- DIRECTIONS
Search the data for the word "scientific" and copy out every line that has it.

Stored data entries
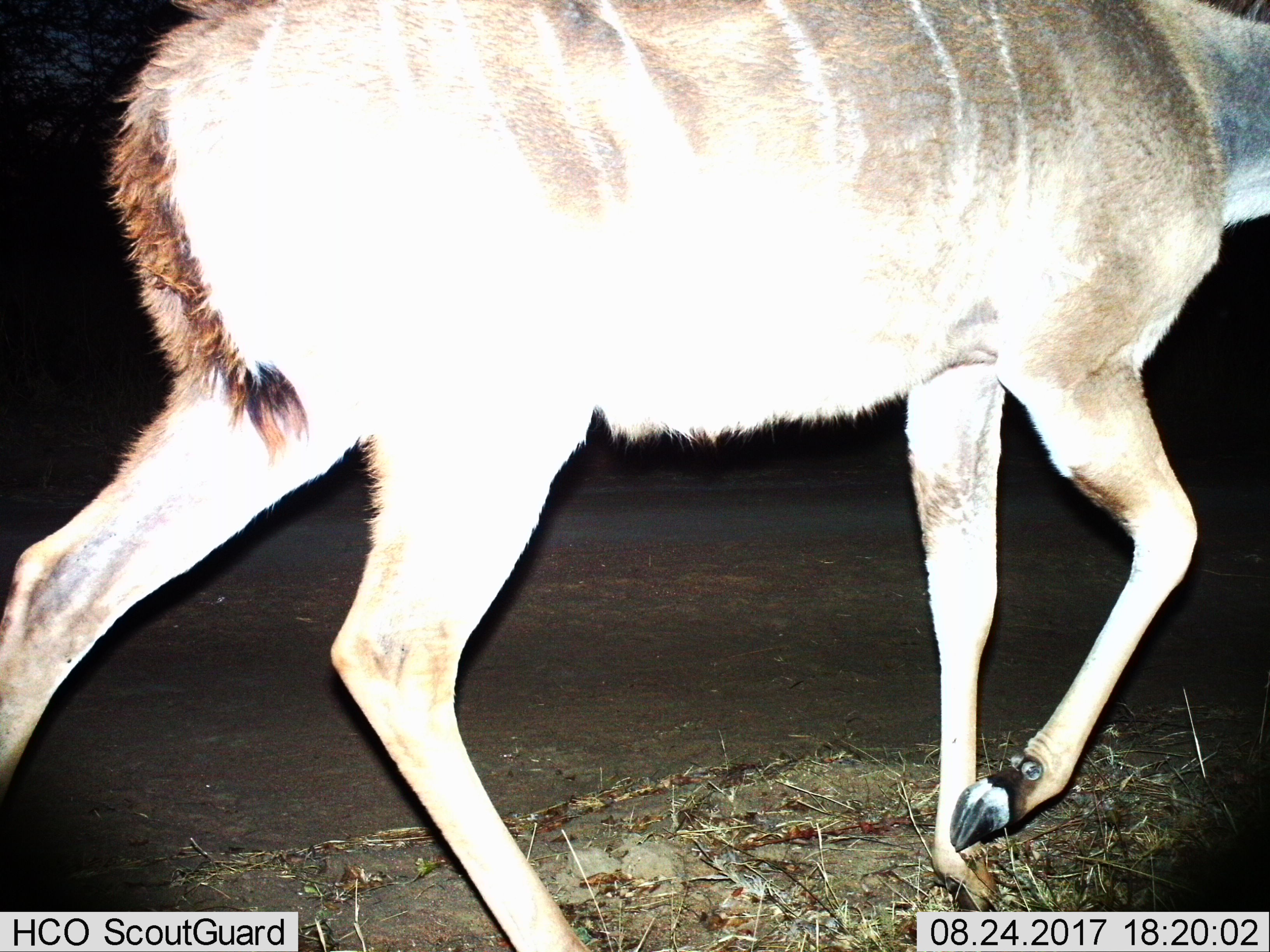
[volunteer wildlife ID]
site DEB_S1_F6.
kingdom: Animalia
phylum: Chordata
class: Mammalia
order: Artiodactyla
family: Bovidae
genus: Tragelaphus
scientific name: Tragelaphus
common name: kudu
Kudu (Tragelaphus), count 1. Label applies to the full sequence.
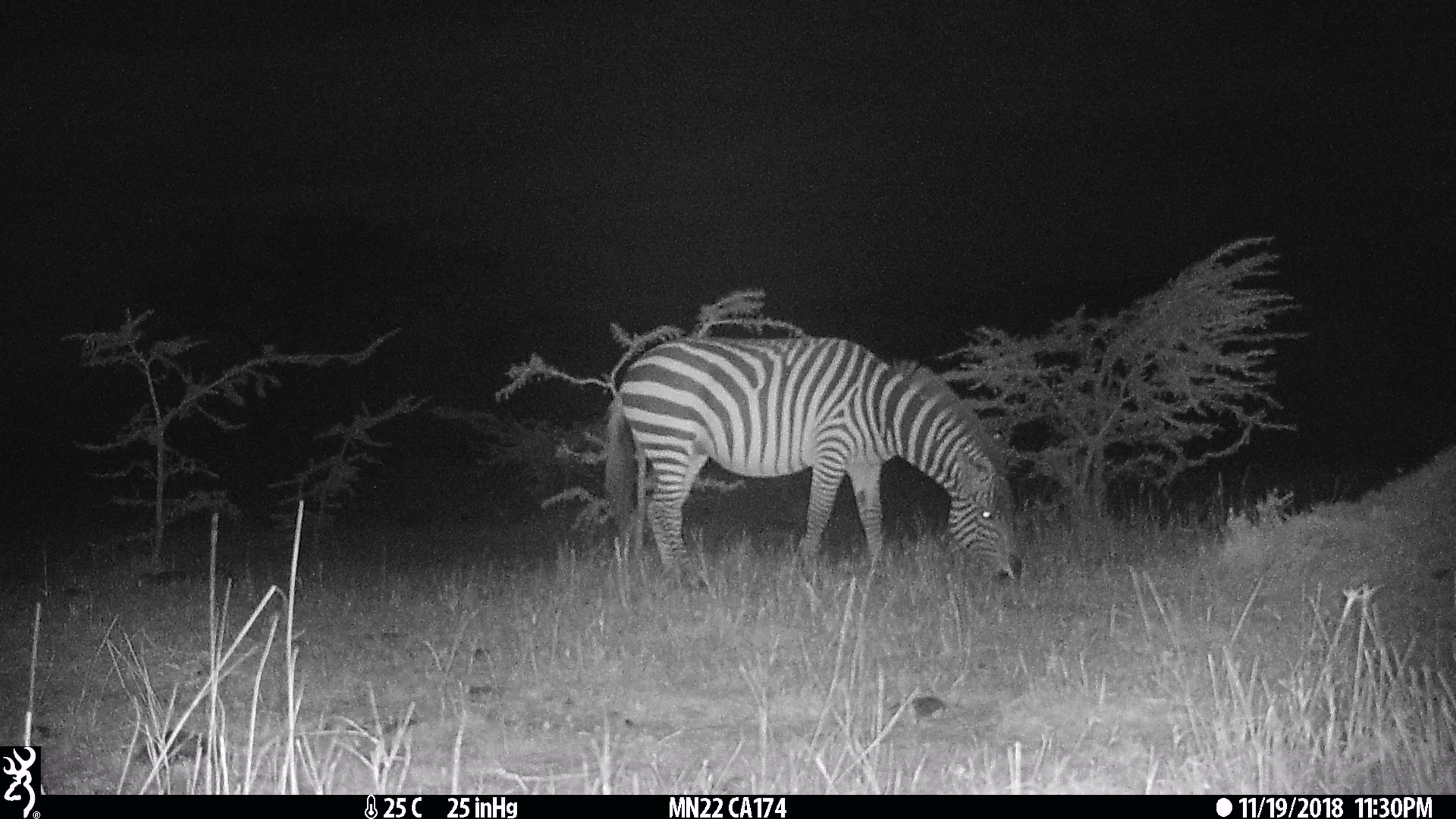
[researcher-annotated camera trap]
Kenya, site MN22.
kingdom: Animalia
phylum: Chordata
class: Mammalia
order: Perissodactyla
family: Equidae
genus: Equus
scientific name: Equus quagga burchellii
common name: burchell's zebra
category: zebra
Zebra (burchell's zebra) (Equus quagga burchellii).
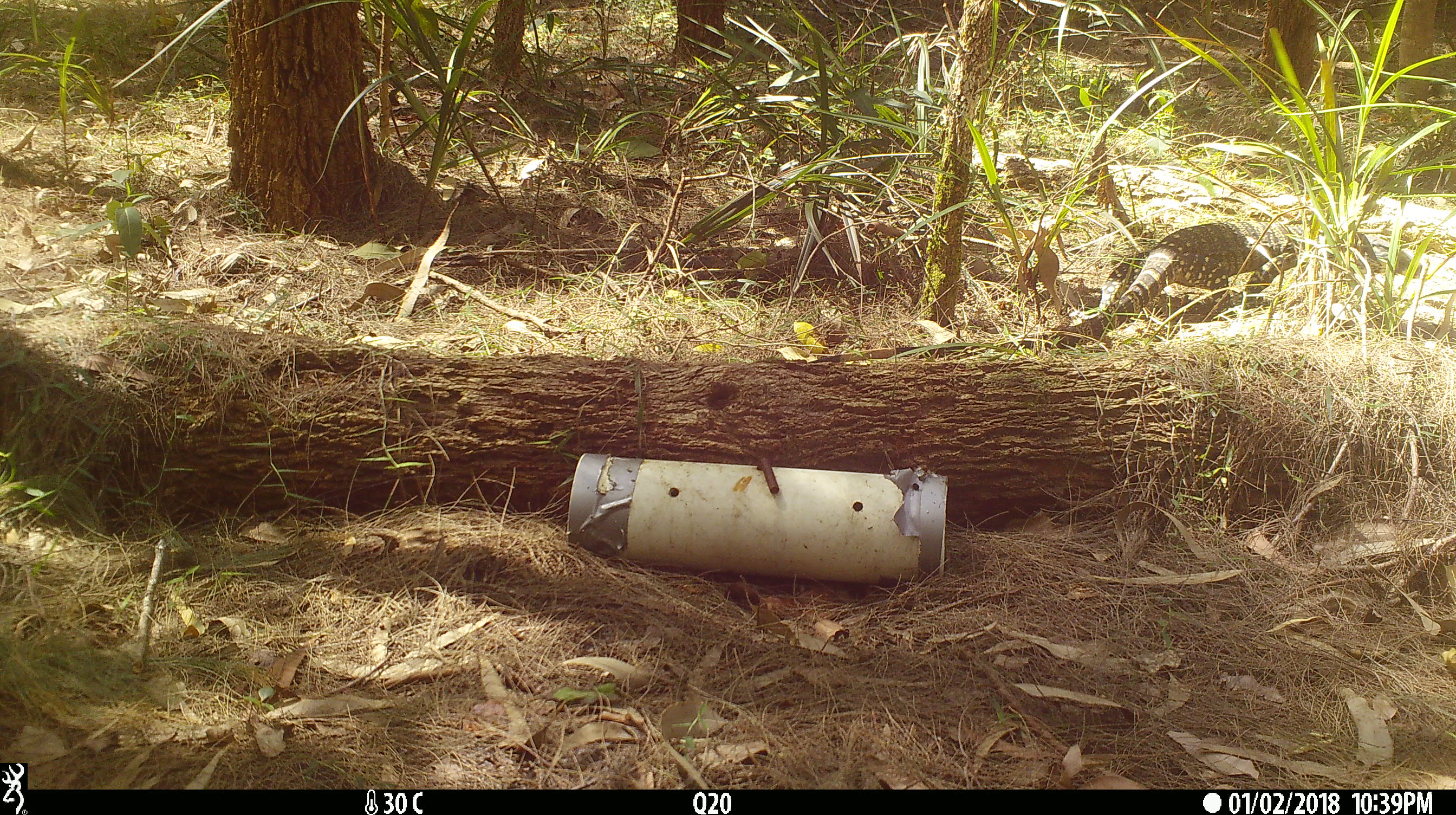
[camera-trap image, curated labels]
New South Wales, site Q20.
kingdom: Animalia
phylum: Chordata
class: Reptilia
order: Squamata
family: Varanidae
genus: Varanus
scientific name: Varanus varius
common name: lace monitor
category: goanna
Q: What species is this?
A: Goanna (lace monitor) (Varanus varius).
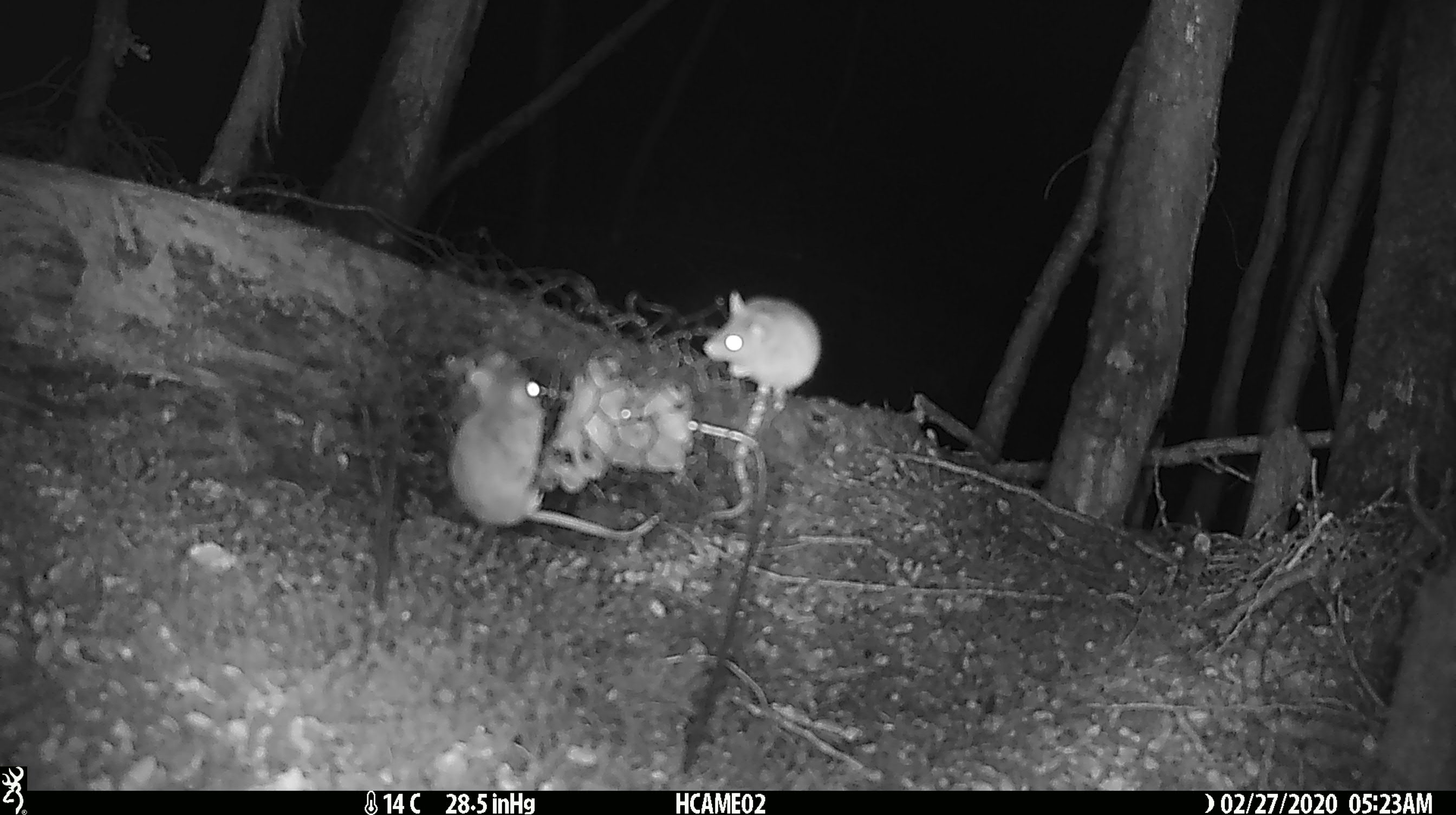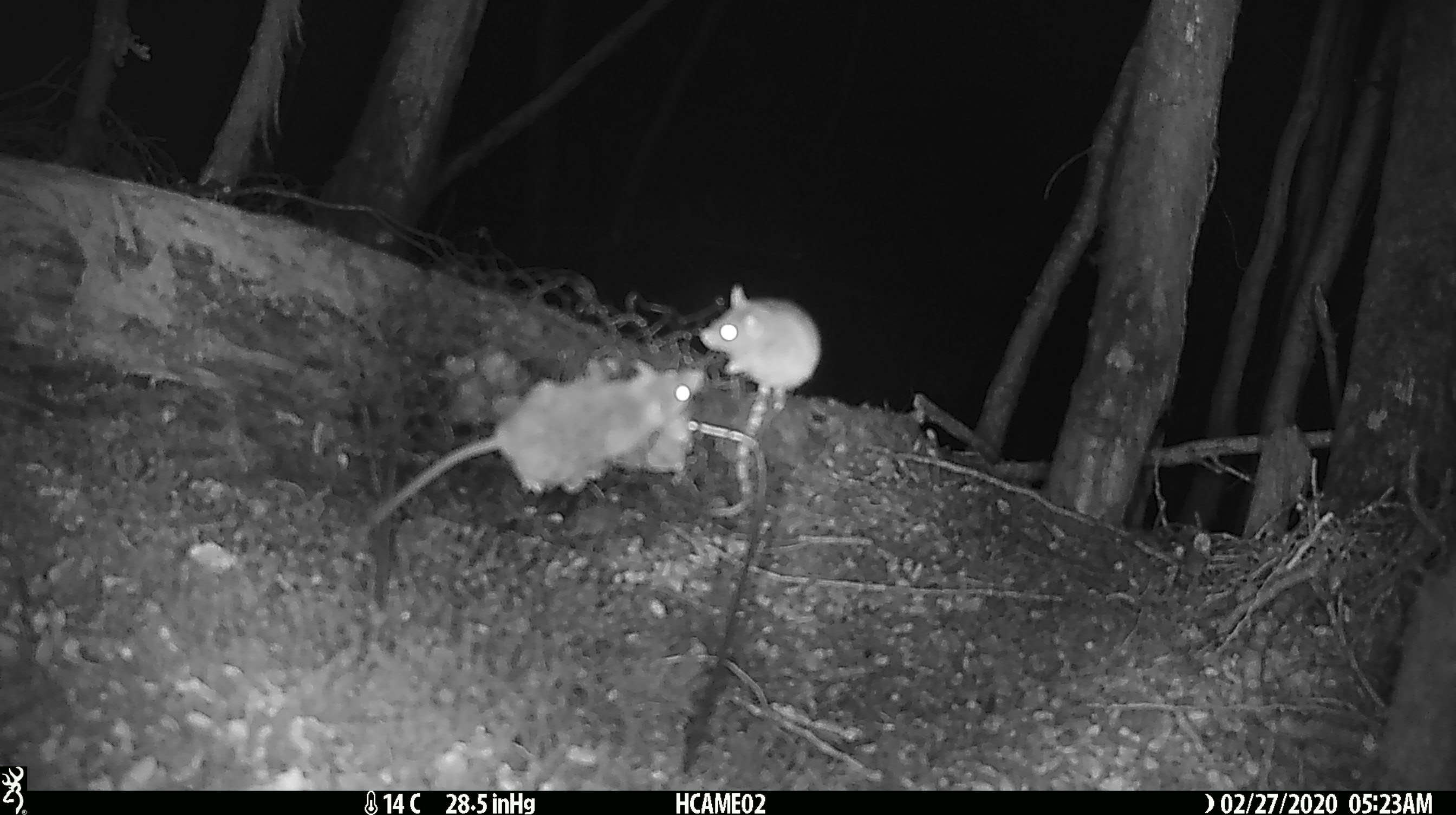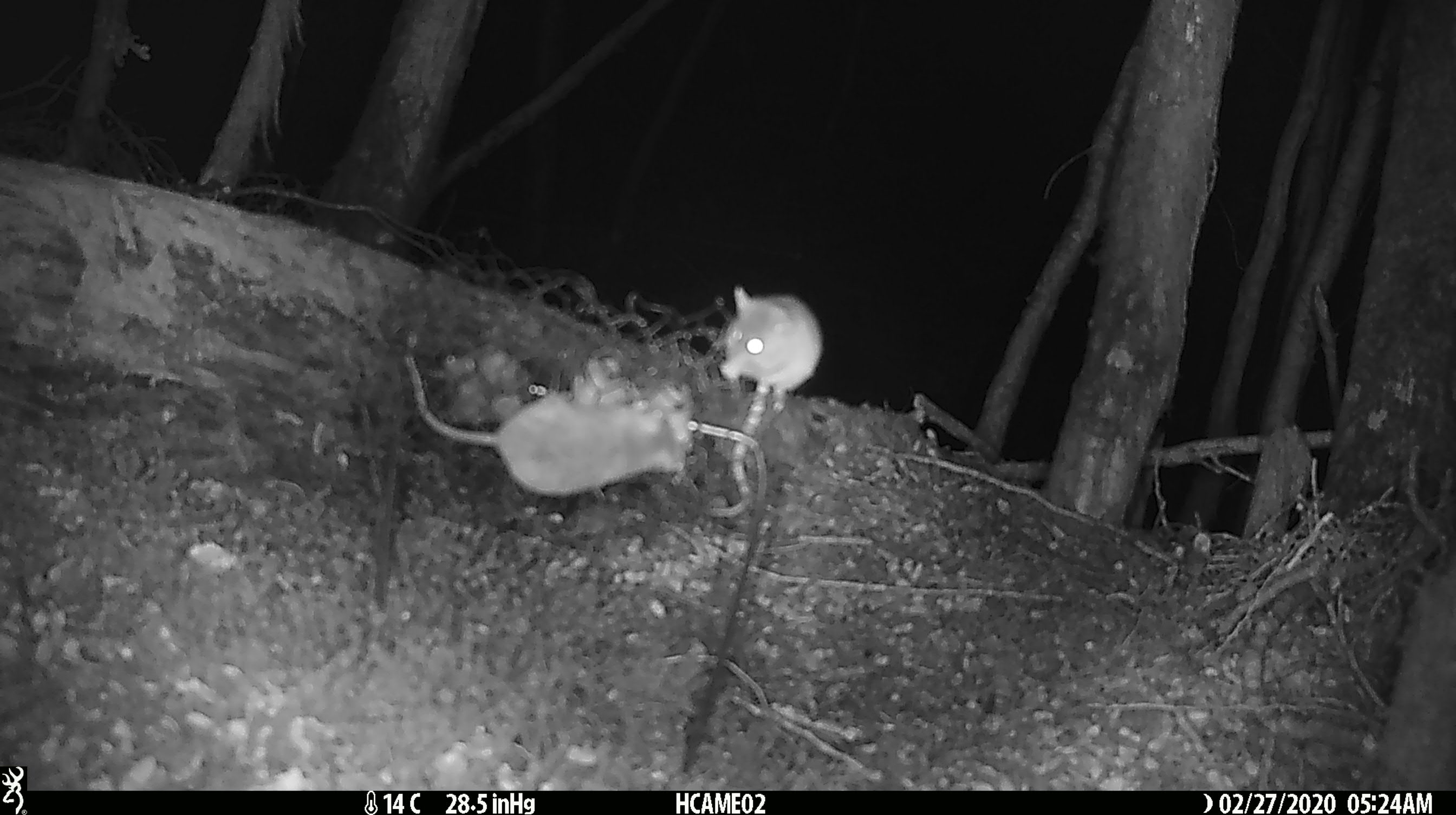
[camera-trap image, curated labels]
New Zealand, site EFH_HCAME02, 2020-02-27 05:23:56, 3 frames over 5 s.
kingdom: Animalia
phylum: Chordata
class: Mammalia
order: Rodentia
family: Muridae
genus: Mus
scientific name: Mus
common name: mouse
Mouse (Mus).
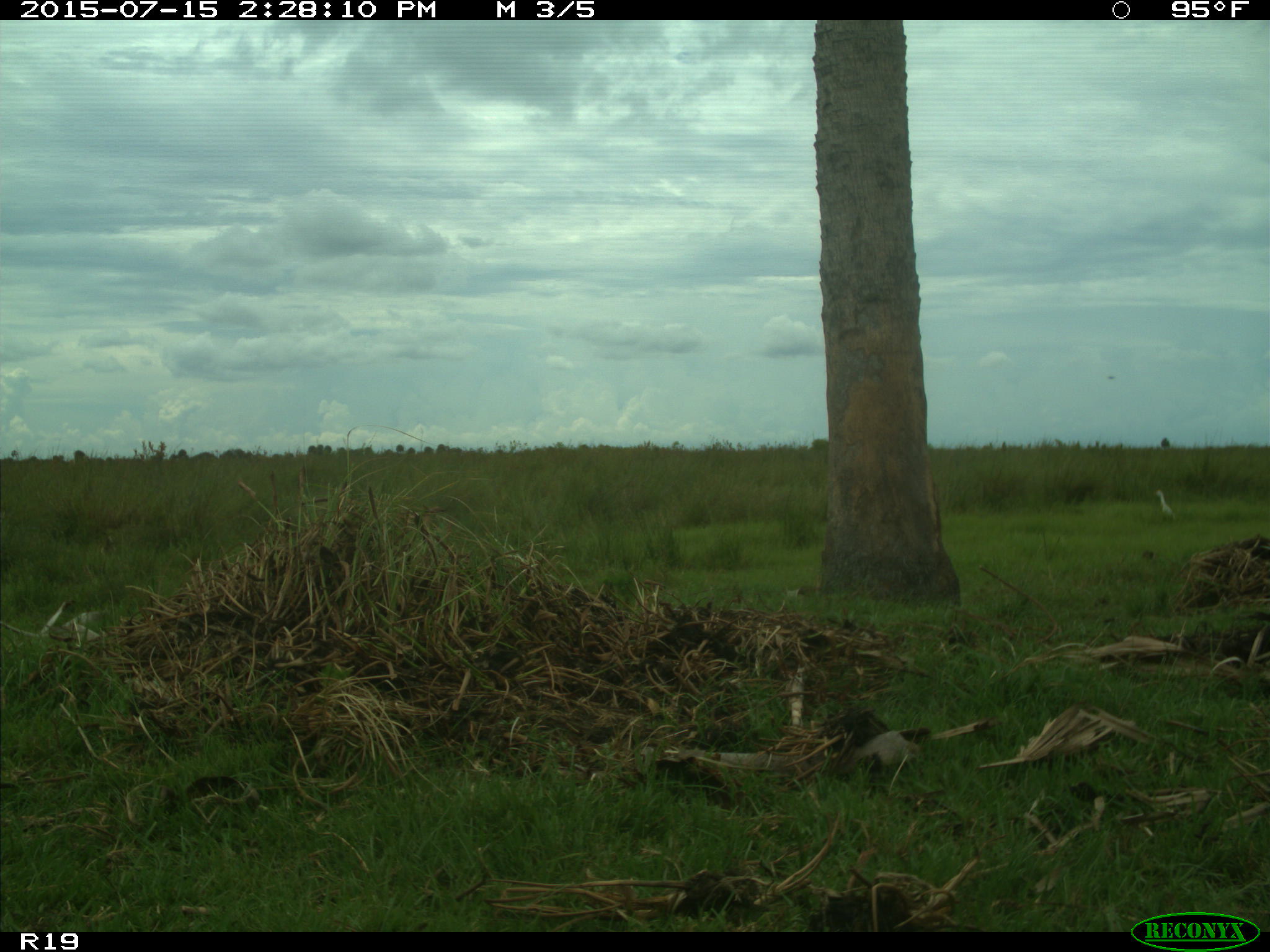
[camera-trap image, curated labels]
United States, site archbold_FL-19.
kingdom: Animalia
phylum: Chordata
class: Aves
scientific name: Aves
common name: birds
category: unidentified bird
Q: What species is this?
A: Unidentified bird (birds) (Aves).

- SOLUTION BELOW
scientific name: Tragelaphus
scientific name: Equus quagga burchellii
scientific name: Varanus varius
scientific name: Mus
scientific name: Aves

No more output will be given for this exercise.